Whether or not the court a quo created and determined its own issues.
It is needless to say with respect, that the judges a quo fell into grave error and strayed into the wilderness of irrationality when they held that there were no second contracts without limit when the parties were in agreement that they concluded such contacts and the only dispute pertained to the legality of their variation.
It is trite and a matter of elementary law that what is admitted need not be proved.
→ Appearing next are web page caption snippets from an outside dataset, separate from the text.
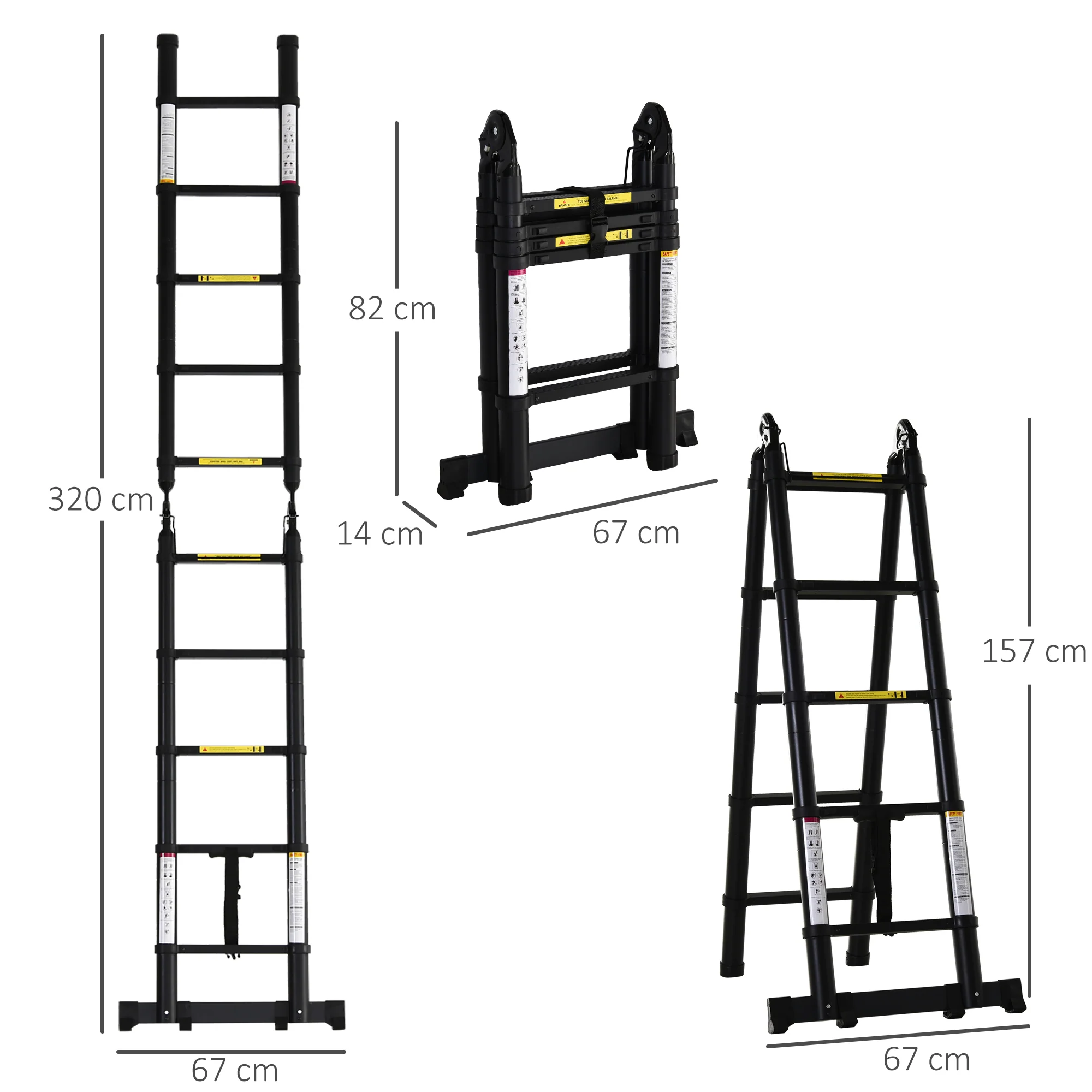 DURHAND 3.2m Extendable Aluminium Ladder, Portable 10 Step Ladder, Black - Image 5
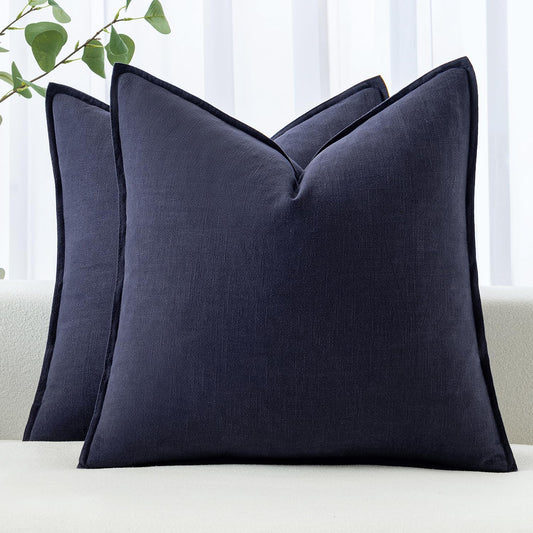 MIULEE Decorative Linen Euro Sham Pillow Covers 24x24 Navy Boho Farmhouse Neutral Couch Throw Pillows for Bed Pack of 2 Accent Modern Pillowcase Summer Sofa Livingroom Home Decor
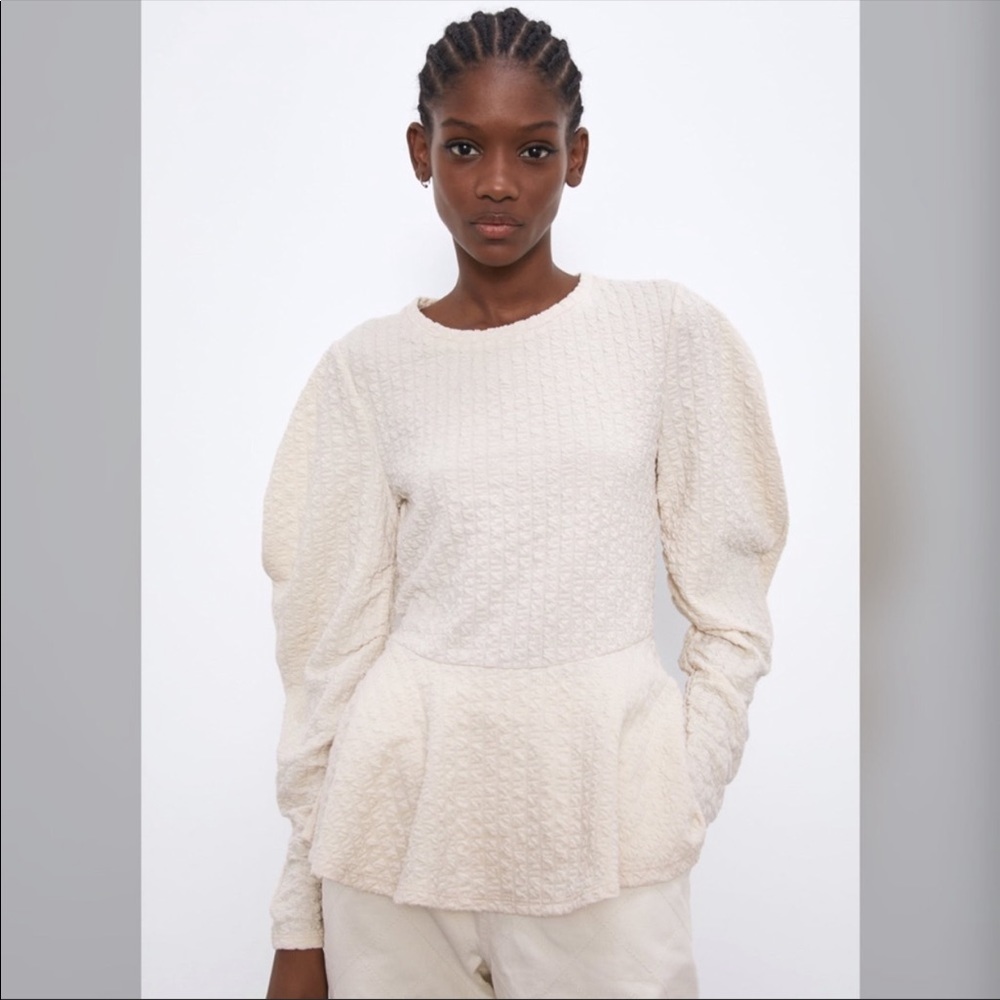 Zara women’s long-sleeved peplum top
In Fawcett Security Operations (Pvt) Ltd v Director of Customs and Exise & Ors 1993 (2) ZLR 121 at p 127 McNALLY JA had this to say:
“The simple rule of law is that what is not denied is taken to be admitted.”
Once the respondent admitted and the parties agreed on the existence of the second set of contracts without limit, it was not within the court’s discretion to find otherwise. The Learned Judges’ reliance on the doctrine of novation was therefore misplaced and irrational in light of the parties’ agreement that they concluded the second set of contracts without limit.
We accordingly hold that the court a quo committed a fatal error in raising and determining its own issues contrary to the issues raised by the parties. That approach is untenable and contrary to the dictates of procedural law, see Nzara v Kashumba SC 18/18 which chides judicial officers not to go on a frolic of their own when sitting in judgment over given issues.
The learned judges having acted on a wrong principle of law in arriving at the impugned defective judgment it cannot stand. The court accordingly upholds and sustains the point in limine raised by the appellants. While that ruling is dispositive of the procedural issues, it does not dispose of the substantive issues. This is because the court a quo did not determine the substantive issue placed before it. The court of necessity invokes its review powers under s 25 of the Supreme Court Act [Chapter 7:13] for the sake of substantive justice between the parties. Costs follow the result. It is accordingly ordered that:
1. The appeal succeeds with costs.
2. The judgment of the court a quo be and is hereby set aside.
3 The matter be and is hereby remitted to the court a quo for a hearing de novo before different judges.
GUVAVA JA : I agree
MAVANGIRA JA : I agree
Matsikidze Attorneys-at-Law, the appellants’ legal practitioners.
Sinyoro and Partners, the respondent’s legal practitioners.